### Extract to read
Heaven Hill is the largest independent, family owned distillery in the country.  ALL other large distilleries are owned by the multi-national holding companies like Brown-Forman, Constellation Brands, Diageo, Fortune Brands (Suntory), etc.  Heaven Hill is still owned by the descendants of its founders, the five Shapiro brothers.  Interestingly, Earl Beam, of the Jim Beam family, was the first master distiller, and there have been MANY Beam family members in important positions at Heaven Hill over the years.
######
### Extracted records
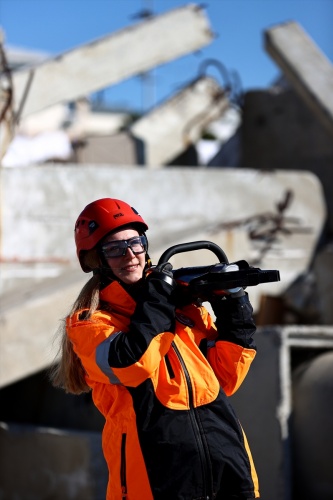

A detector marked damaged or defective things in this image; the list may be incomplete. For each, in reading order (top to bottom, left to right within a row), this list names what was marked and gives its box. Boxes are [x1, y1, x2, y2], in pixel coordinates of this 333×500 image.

broken concrete slab [266, 21, 332, 137]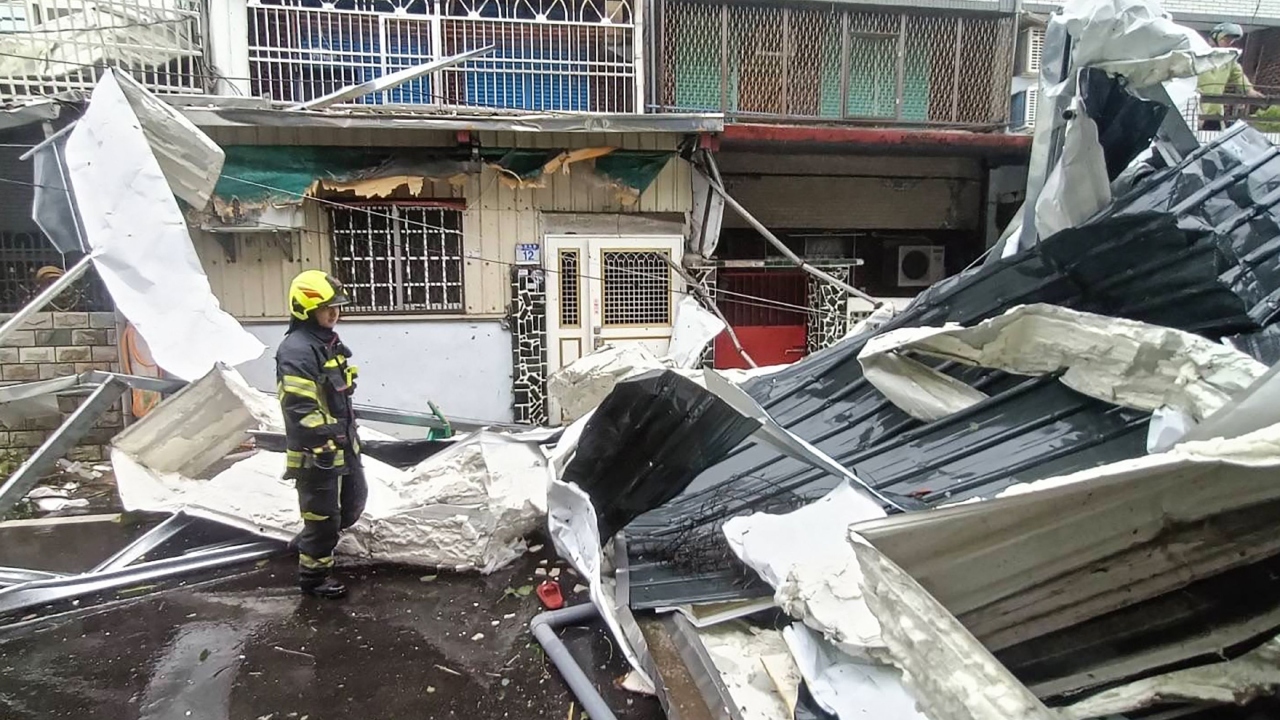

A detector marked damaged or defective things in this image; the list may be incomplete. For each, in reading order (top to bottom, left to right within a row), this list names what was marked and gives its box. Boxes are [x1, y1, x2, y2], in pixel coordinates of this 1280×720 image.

torn metal sheeting [0, 379, 127, 512]
torn metal sheeting [616, 124, 1280, 609]
broken ceiling panel [622, 122, 1280, 604]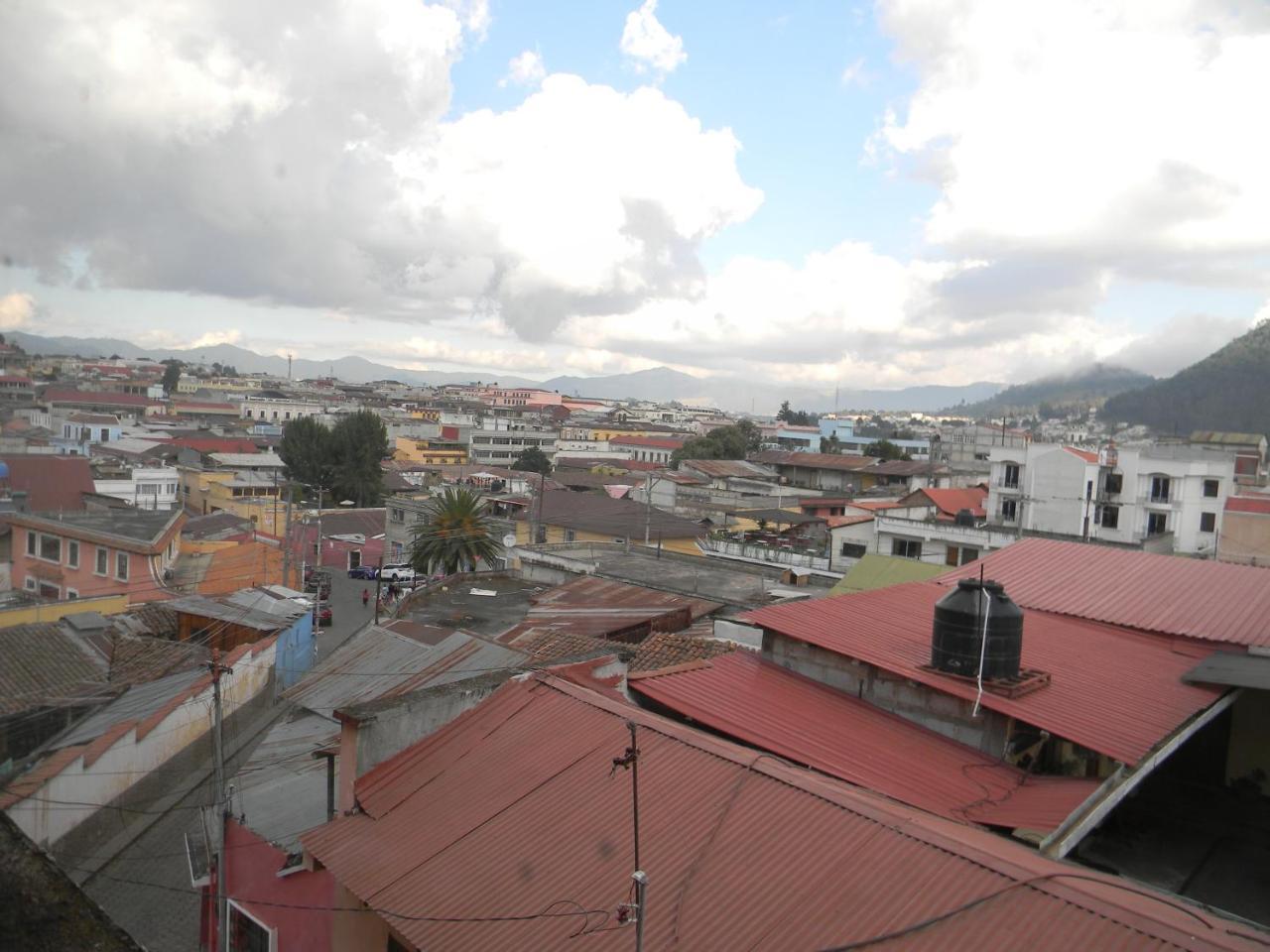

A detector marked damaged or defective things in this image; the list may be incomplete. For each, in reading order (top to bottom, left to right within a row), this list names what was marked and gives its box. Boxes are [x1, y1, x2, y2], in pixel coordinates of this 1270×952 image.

rusty metal roof [300, 674, 1259, 949]
rusty metal roof [629, 654, 1096, 832]
rusty metal roof [741, 581, 1223, 767]
rusty metal roof [940, 537, 1270, 650]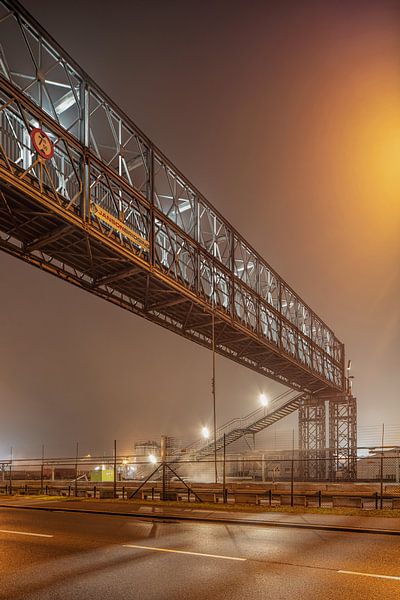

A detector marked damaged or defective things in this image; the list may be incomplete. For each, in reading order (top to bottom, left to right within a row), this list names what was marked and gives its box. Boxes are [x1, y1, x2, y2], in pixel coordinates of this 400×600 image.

rusty metal truss [0, 1, 344, 394]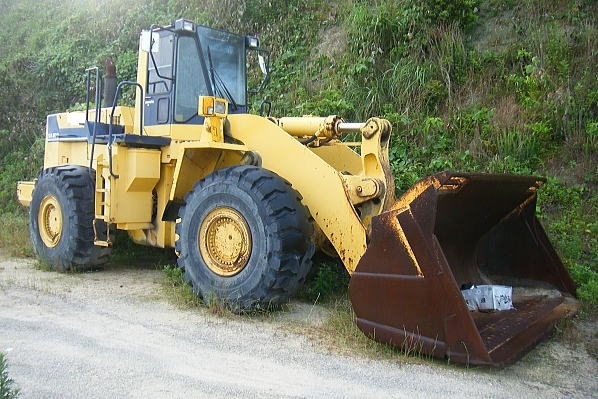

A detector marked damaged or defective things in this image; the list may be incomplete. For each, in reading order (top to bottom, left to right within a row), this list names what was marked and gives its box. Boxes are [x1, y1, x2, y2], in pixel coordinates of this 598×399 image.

rusty metal surface [352, 170, 580, 368]
rusty bucket [352, 170, 580, 368]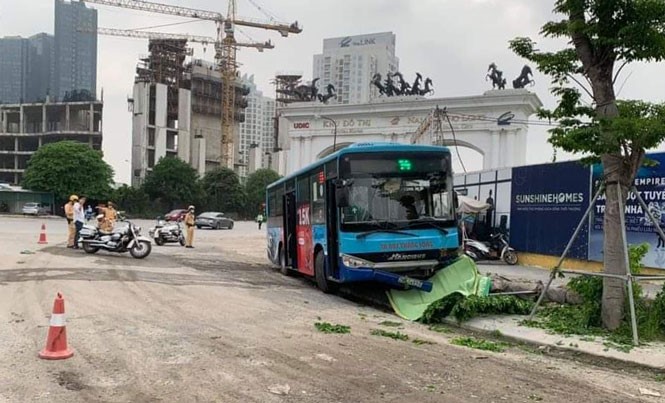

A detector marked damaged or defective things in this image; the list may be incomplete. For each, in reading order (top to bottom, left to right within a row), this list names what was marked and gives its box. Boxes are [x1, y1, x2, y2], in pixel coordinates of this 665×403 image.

crashed bus [264, 143, 462, 294]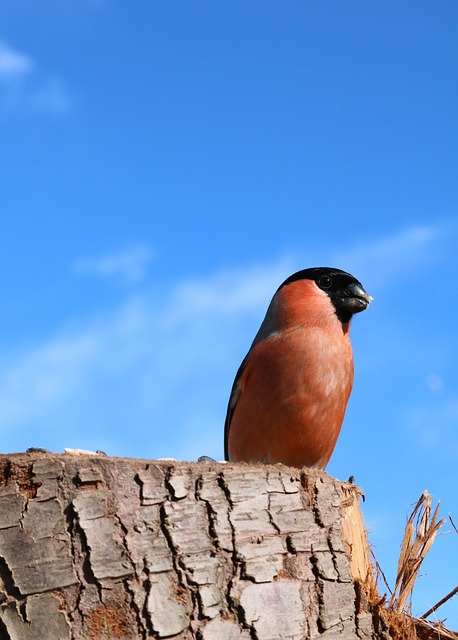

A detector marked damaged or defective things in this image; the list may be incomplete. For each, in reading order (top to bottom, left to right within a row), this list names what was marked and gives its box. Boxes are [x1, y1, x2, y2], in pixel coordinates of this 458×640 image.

splintered wood [0, 456, 376, 640]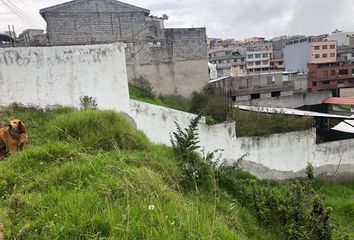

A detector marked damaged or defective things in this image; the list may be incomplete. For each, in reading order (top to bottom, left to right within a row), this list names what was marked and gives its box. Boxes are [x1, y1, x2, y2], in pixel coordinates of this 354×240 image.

wall with peeling paint [0, 42, 130, 112]
wall with peeling paint [129, 99, 354, 180]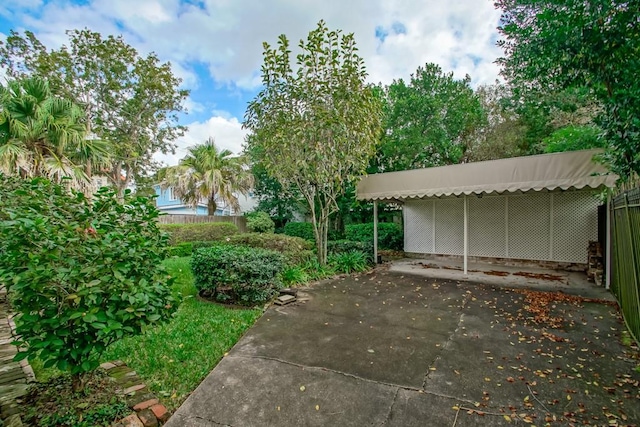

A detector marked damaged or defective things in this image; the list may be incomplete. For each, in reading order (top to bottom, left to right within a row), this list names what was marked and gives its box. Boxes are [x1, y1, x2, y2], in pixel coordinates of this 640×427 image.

crack in concrete [420, 292, 470, 390]
crack in concrete [230, 354, 480, 408]
crack in concrete [378, 386, 398, 426]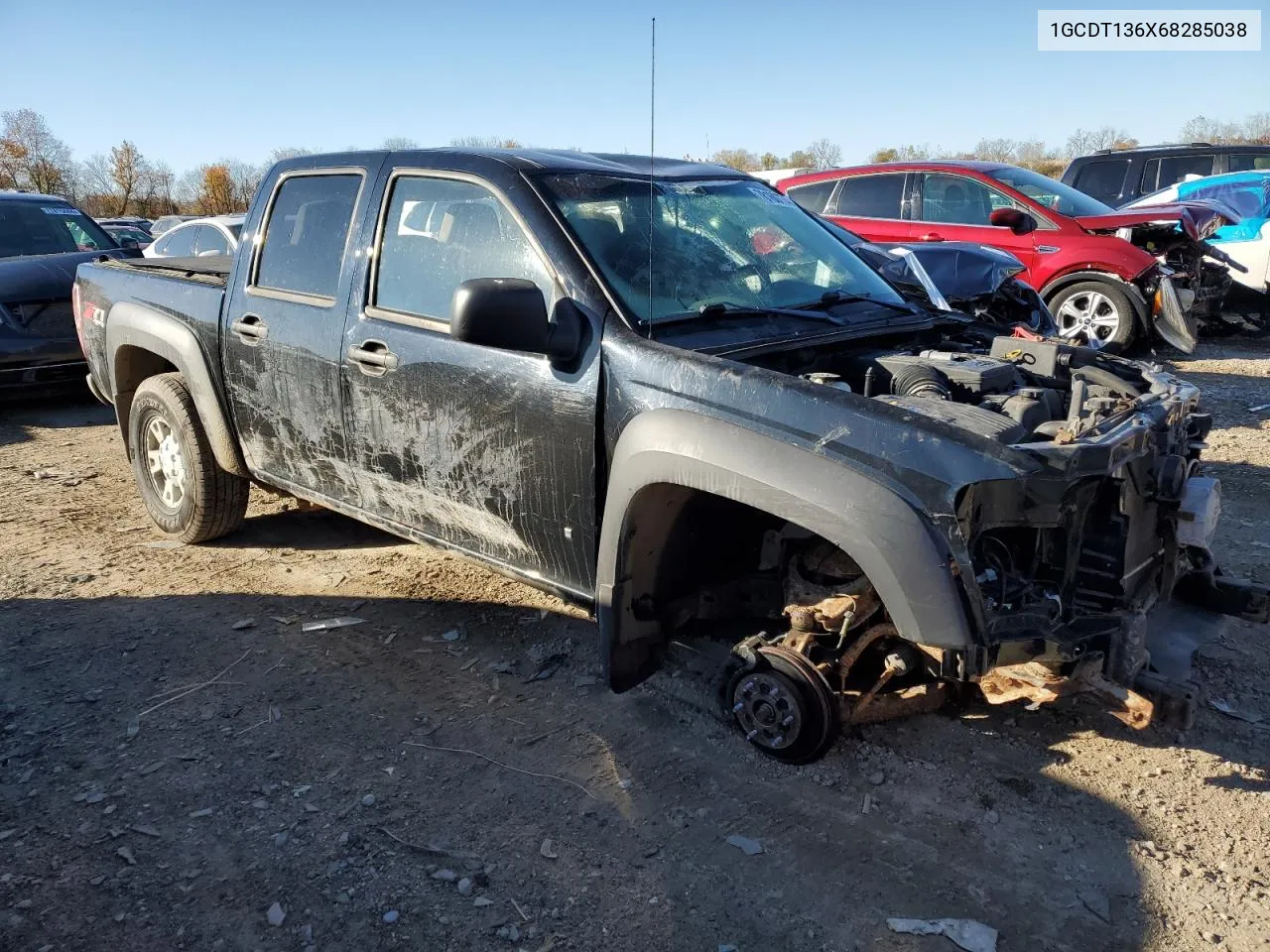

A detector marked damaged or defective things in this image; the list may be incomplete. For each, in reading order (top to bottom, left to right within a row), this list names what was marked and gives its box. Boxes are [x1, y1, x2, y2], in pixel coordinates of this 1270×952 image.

wrecked gray truck [74, 153, 1262, 762]
cracked windshield [540, 177, 905, 325]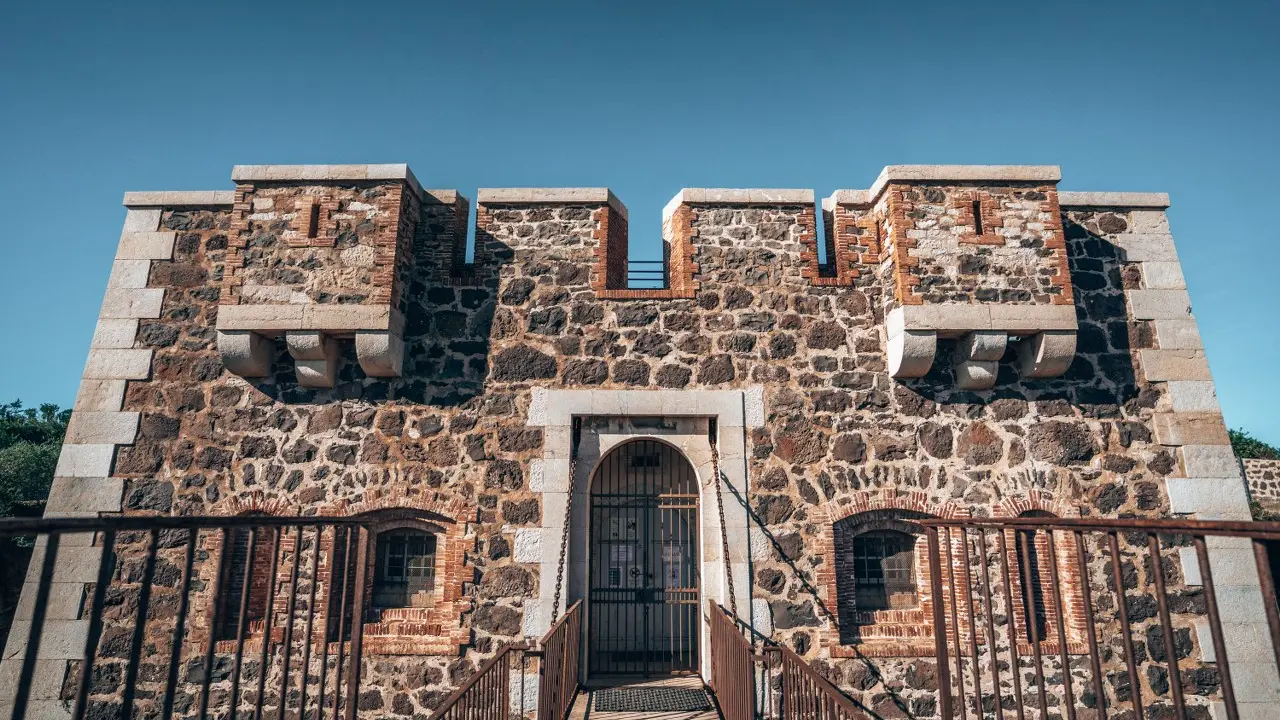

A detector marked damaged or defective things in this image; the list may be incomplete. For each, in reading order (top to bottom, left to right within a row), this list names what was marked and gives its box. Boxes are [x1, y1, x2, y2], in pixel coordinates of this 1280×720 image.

rusty metal railing post [926, 520, 957, 717]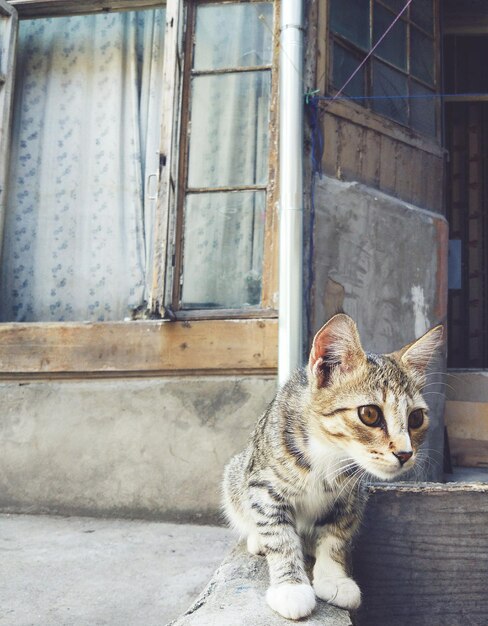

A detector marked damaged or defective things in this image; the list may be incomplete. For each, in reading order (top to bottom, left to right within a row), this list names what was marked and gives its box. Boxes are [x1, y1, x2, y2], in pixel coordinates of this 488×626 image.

cracked concrete wall [310, 176, 448, 478]
peeling paint [412, 286, 428, 338]
cracked concrete wall [0, 376, 274, 516]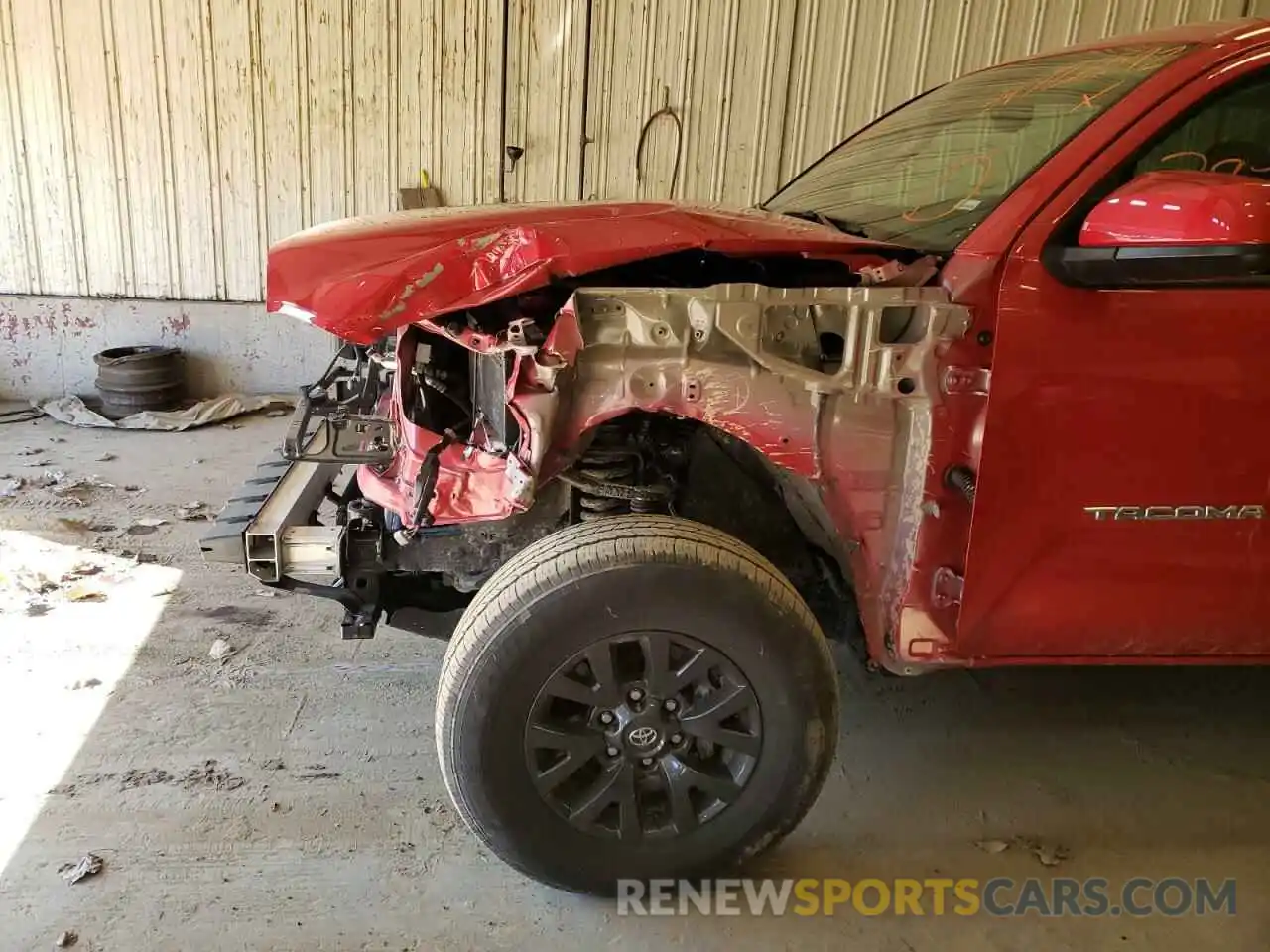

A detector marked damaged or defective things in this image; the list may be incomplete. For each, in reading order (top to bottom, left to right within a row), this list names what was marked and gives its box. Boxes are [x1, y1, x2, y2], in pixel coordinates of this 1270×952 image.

crumpled hood [269, 198, 899, 345]
torn sheet metal [265, 201, 904, 347]
torn sheet metal [38, 393, 297, 433]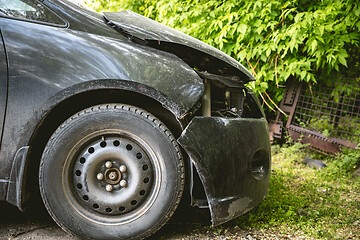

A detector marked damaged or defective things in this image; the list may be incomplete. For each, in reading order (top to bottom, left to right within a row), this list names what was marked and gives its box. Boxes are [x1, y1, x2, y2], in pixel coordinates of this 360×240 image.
######
Repeat the passage about Heaven Hill distillery from "Heaven Hill is the" to "over the years.".

#### Full solution:
Heaven Hill is the largest independent, family owned distillery in the country.  ALL other large distilleries are owned by the multi-national holding companies like Brown-Forman, Constellation Brands, Diageo, Fortune Brands (Suntory), etc.  Heaven Hill is still owned by the descendants of its founders, the five Shapiro brothers.  Interestingly, Earl Beam, of the Jim Beam family, was the first master distiller, and there have been MANY Beam family members in important positions at Heaven Hill over the years.